David Cheriton, Chief Scientist et fondateur de la société Apstra, explique quel rôle peut jouer AOS, un système d’exploitation distribué pour data center et indépendant des matériels et permet de découpler la conception des réseaux et l’exploitation.




The Apstra Operating System (AOS) is a vendor-agnostic Distributed Operating System for data center networks – it allows for any mix of name-brand or white-box hardware and decouples network design and operations from the lower-level, error-prone, manual workflows required by vendor-specific hardware. At the network service level, AOS lets you specify “intent” rather than a detailed specification, then it will automatically generate configurations for the various hardware options, and continuously auto-validate the network state against the original intent – with massively improved service agility and reliability.
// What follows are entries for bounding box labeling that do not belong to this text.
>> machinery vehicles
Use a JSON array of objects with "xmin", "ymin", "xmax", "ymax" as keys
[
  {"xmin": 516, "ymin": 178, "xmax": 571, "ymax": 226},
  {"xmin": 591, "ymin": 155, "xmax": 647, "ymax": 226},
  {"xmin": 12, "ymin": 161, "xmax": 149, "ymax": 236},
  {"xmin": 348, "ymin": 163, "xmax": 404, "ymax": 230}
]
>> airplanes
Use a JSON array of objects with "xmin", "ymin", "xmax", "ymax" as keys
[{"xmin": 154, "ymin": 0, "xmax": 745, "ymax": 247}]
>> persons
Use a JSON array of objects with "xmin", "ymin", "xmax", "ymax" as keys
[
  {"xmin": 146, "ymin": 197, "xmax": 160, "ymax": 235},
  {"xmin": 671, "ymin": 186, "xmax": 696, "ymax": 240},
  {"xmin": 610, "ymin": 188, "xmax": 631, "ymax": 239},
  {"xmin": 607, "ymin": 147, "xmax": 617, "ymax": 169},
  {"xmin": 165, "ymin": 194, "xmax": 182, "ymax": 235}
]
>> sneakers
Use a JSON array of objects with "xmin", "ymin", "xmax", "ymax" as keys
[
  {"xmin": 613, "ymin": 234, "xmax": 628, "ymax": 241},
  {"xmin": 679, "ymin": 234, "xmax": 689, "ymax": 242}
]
Mansour Karam, Apstra’s CEO and co-founder, compare this “intent driven” approach to a driverless car. A simple intent, like “find the nearest space and park”, represents a highly complicated set of individual observations, measurements, decisions and actions combined with on-going monitoring and corrections until completed. But a driverless car will automatically fulfil that intent in real-time without needing a long list of imperative commands. In the AOS context, intent can itself be quite complex. An 90-word example on the Apstra website begins: “Provide connectivity to 1000 servers, using L2 and/or L3 access at the edge, with oversubscription in the core of 1:1 (no oversubscription), with endpoints such as hosts, VMs or containers grouped into isolation domains (including both traffic and address space isolation)…” and so on. Any change in an intent takes a few mouse clicks, and AOS will auto-render new configurations for any chosen vendor equipment.

There is nothing else like it on the market. Some tools are available for automating specific use cases, but not into an integrated whole with continuous real-time validation. There is nothing to compare with this ability to express a near business-level intent and see it right through the design, build deploy and validation lifecycle. Anyone needing to slash the effort pf designing, building, deploying and operating a data center network will benefit.
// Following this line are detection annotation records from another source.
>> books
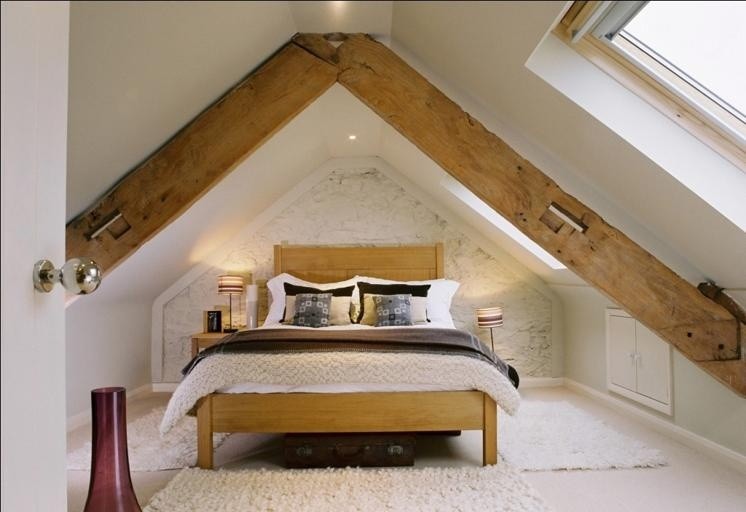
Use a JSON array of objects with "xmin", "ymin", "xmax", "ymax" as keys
[{"xmin": 202, "ymin": 310, "xmax": 221, "ymax": 334}]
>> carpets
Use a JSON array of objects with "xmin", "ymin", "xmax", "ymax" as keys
[
  {"xmin": 496, "ymin": 400, "xmax": 666, "ymax": 472},
  {"xmin": 141, "ymin": 465, "xmax": 556, "ymax": 512},
  {"xmin": 67, "ymin": 405, "xmax": 231, "ymax": 473}
]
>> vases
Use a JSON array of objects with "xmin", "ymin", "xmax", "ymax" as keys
[{"xmin": 82, "ymin": 385, "xmax": 143, "ymax": 512}]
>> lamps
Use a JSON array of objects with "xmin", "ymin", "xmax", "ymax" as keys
[
  {"xmin": 476, "ymin": 306, "xmax": 504, "ymax": 351},
  {"xmin": 215, "ymin": 276, "xmax": 244, "ymax": 331}
]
“Apstra could grow to be a very significant networking company” according to David. “It becomes the operating system for the datacentre network and, in that context, you have switches or devices that plug into it just like device drivers in a conventional operating system. It also becomes a foundation for automating the rest of the datacentre and there is a lot of areas of automation that are required at the server level, at the application level. What’s critical for that automation is to be able to have insights into and control of the network. So, I think we’re in a great position to grow in that sense to become the datacentre operating system.”

Asked about the relevance to the burgeoning Internet of Things (IOT), David acknowledged the growing pressure on the network for fault tolerance and high availability as well as sheer performance. At the “speeds and feeds” level, AOS is enabling incredible growth. “The real limit of the technology is how solid can we build applications on top of this, and how solidly can we run the communications… It ties back to the Apstra opportunity: we need to automate these systems to run with the reliability and the flexibility that’s required for new applications that are all part of the IoT umbrella”.

“Apstra is tackling a really fundamental problem here… the operating system problem. How do you operate complex computer-based systems? And the answer can’t be manually. it just doesn’t work. Things are happening too quickly. Things are too complicated. It’s too hard to figure out what’s going on in the right period of time so it has to be automated. Apstra is tackling exactly that problem with datacentre networks, automating the management of these networks. Management is a key functionality.”

“To me, management is detecting when things are going off the rails and correcting the situations before they come completely off the rails. I think that that is going to be absolutely critical. In Google, Amazon or Facebook, if an individual server fails, you don’t notice it. If the network has a problem, everybody notices it. It’s absolutely foundational to every company that’s doing any kind of IT.”

So, what is it that really drives David Cheriton? Is it just finding solutions to problems – albeit complex, distributed problems? Is it to be changing the face of networking, communications and so shaping world business? Looking back over his many successful investments and projects, what makes him most proud?

“I think the thing that I’ve enjoyed the most is all the people I’ve worked with. One of the things I really love about computing is there is a lot of intelligent hardworking people that are passionate about the technology and it’s just very exciting to build a team where you pull off something that you realise no individual could do by themselves but you’ve done together. So, I think I personally get a lot of enjoyment out of that.

“I think the other element is that… a lot of people have benefited in their career and in their financial situation in the companies I’ve been involved with. It’s just nice to see people having a better life as a result of companies that I’ve had some role in pulling together.”